Explore the material.
A. Answer these questions about the forum thread on breastfeeding and fertility:
(i) How old is EmmaJean's dd2?
(ii) How long has twilight girl's family road trip lasted?
(iii) How much does twilight girl say a home pregnancy test costs?
B. Write what comes next in the forum thread on breastfeeding and fertility, picking up after its last line.

Exercise passage.
* * *
# Breastfeeding, fertility, and weird "feelings"--help me out!



## EmmaJean (Sep 26, 2002)

My dd2 is 11 months old. This is the exact time that I got my period back with DD1. She nurses at night 1-2 times at least. Average, I guess. Anyway, last wed I was extremely moody and anxious. Oh my. I thought I just was having a bad day. And maybe my hormones were shifting. Then the next day, I have all these weird feeling in my uterus area, not sure what all. Warmth, dull achiness, almost crampy but not. It was less the next day, but I am still noticing weird feelings. I associate this to what it feels like when I'm about to get my period. But could it also be ovulating and expect a period in a couple weeks? I noticed fertile-quality CM for a few days, then today nothing, but cervix is now higher and more open than on Thurs. I'm concerned that I ovulated at some point and it's possible I could get preg. b/c of when we DTD.....

Is it more likely that my body's been trying to (or has) ovulated or that it is trying (but not succeeding) at having a period? I'm confused and TCOYF isn't much help since I haven't charted my temp.

It just freaks me out b/c this is exactly how I felt when I was preg. w/ #3. My body gave me all kinds of mixed signals. I'm going to wait till thurs to test if I haven't gotten my period. If it's neg, I'll wait another week and test again and then consider myself in the clear if it's neg. Does that sound reasonable??? If it's positive we'd be totally excited which totally weirds me out since dh was planning on getting the vas. soon.

Just wondering if anyone has advice..... I'm about to lose my mind.....

Thanks!


----------



## twilight girl (Mar 7, 2002)

Hi Emily,

You just described my situation almost to a T. Except that I don't know when we might have DTD!

DS is going on 1 y.o. (next week), and we've been on a 2 month family vacation road trip. At one point one day I remember feeling pains in the ovary area and thinking "oh, that feels like O pains."

That was at least two weeks ago, maybe three. Now I've been noticing the achey/heavy feeling in my uterine area, and I was wicked tired for a week or so, and rather moody.

I don't usually get very physical PG symptoms like sore bbs or nausea or anything to clue me in. But, we've been going with pull 'n' pray and other non-intercourse mutual entertainment for now until I get my cycle back, or DH gets his V. So, I can't even say if we DTD traditionally around the time I felt that possible O pain.

Then I had a dream last night that I went for an MRI, and the tech told me I was 3 weeks or 3 months pregnant, I can't remember which. Freaked me out. So, I'm thinking a $7 HPT for peace of mind is pretty cheap, right?

Just was wondering how your situation turned out. Did you test? Did you get your cycle back? GL!


----------



## EmmaJean (Sep 26, 2002)
* * *
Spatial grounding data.
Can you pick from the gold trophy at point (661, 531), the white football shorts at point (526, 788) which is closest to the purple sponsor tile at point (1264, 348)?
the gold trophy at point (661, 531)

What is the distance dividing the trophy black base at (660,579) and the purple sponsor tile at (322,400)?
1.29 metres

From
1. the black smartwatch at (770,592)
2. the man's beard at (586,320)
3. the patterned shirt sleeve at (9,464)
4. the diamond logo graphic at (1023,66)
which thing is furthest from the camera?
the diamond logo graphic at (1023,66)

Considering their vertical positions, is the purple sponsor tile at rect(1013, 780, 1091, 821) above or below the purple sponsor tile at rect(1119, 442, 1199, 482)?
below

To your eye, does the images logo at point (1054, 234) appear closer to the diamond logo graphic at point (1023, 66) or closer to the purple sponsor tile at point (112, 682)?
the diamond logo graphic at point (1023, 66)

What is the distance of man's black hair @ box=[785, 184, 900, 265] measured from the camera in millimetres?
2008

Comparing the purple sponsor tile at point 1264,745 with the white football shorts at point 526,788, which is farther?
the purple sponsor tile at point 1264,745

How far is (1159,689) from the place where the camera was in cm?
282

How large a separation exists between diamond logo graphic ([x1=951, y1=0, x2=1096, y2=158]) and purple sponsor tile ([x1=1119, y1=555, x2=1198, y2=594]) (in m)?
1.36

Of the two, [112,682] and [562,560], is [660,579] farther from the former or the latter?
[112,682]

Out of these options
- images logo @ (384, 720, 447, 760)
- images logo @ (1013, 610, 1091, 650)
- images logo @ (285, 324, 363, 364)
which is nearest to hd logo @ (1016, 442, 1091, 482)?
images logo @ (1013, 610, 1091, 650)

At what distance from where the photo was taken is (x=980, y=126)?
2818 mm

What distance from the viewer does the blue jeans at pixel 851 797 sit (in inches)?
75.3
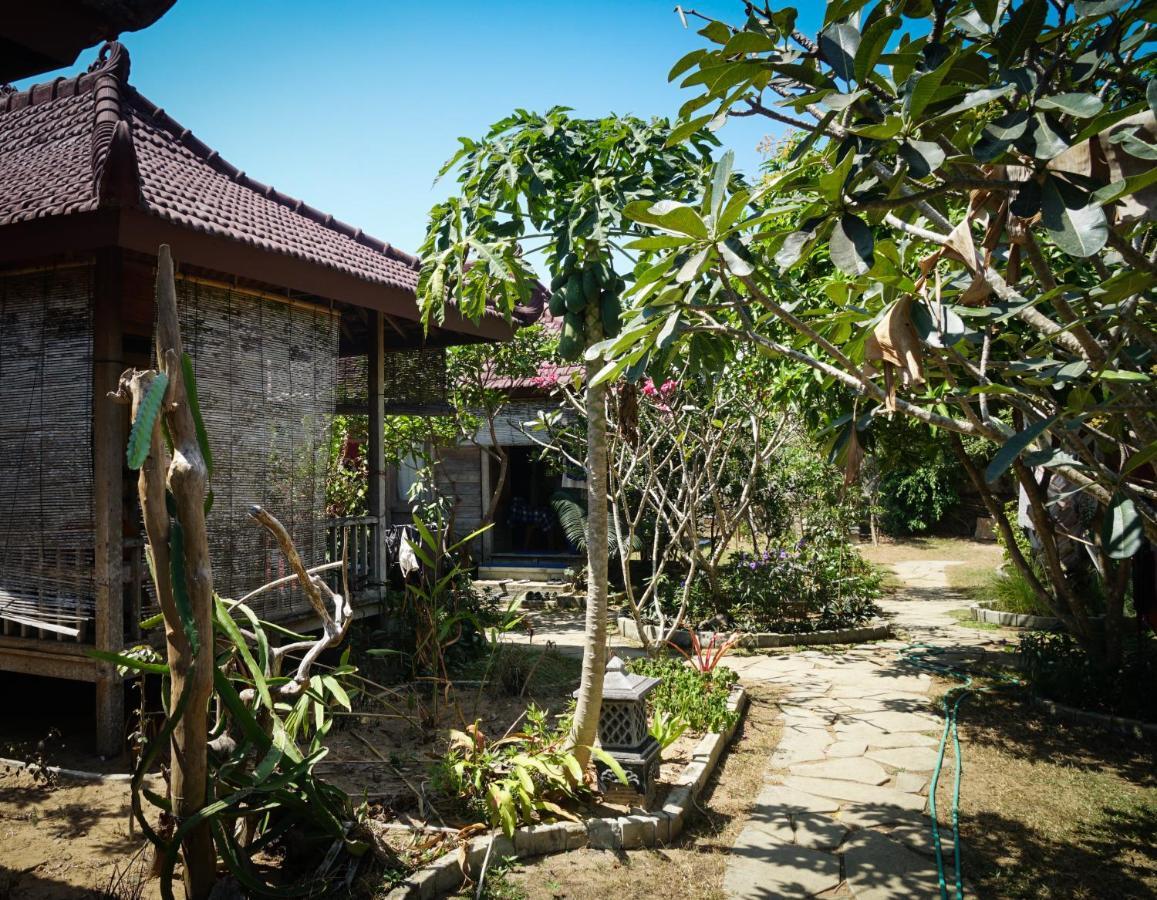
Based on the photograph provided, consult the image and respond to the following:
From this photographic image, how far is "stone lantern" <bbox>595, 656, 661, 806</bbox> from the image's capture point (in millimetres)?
4133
* * *
Task-by-task results.
A.
(i) 11 months old
(ii) 2 months
(iii) $7

B.
oh wow, how interesting!! I tested on Wed, and it was neg, but that doesn't really mean anything. it would've been really early. No period so I'm strill curious. All the weird feelings and cerical changes and fluid stopped like Thurs, I think, although my cervix still feels very open.... strange.... but it all lasted for a week, but really only the first day was most noticable. so I am going to test again next Friday ish, see what it says and go from there. If it's neg, I think I'd still need to test again the next week to be totally believe it. I'm getting used to the wait and see thing right now. it's annoying. At least dh admitted that it would be driving him crazy too if he were me. did that even make sense?? this whole time i've been like "oh it would be fun to be preg again, if it's really neg, then we should "try" sometime soon, I never knew I wanted #4 etc". Then today is like "ugh, no way." lol

we'll have to keep each other posted, right?!









Emily


----------



## twilight girl (Mar 7, 2002)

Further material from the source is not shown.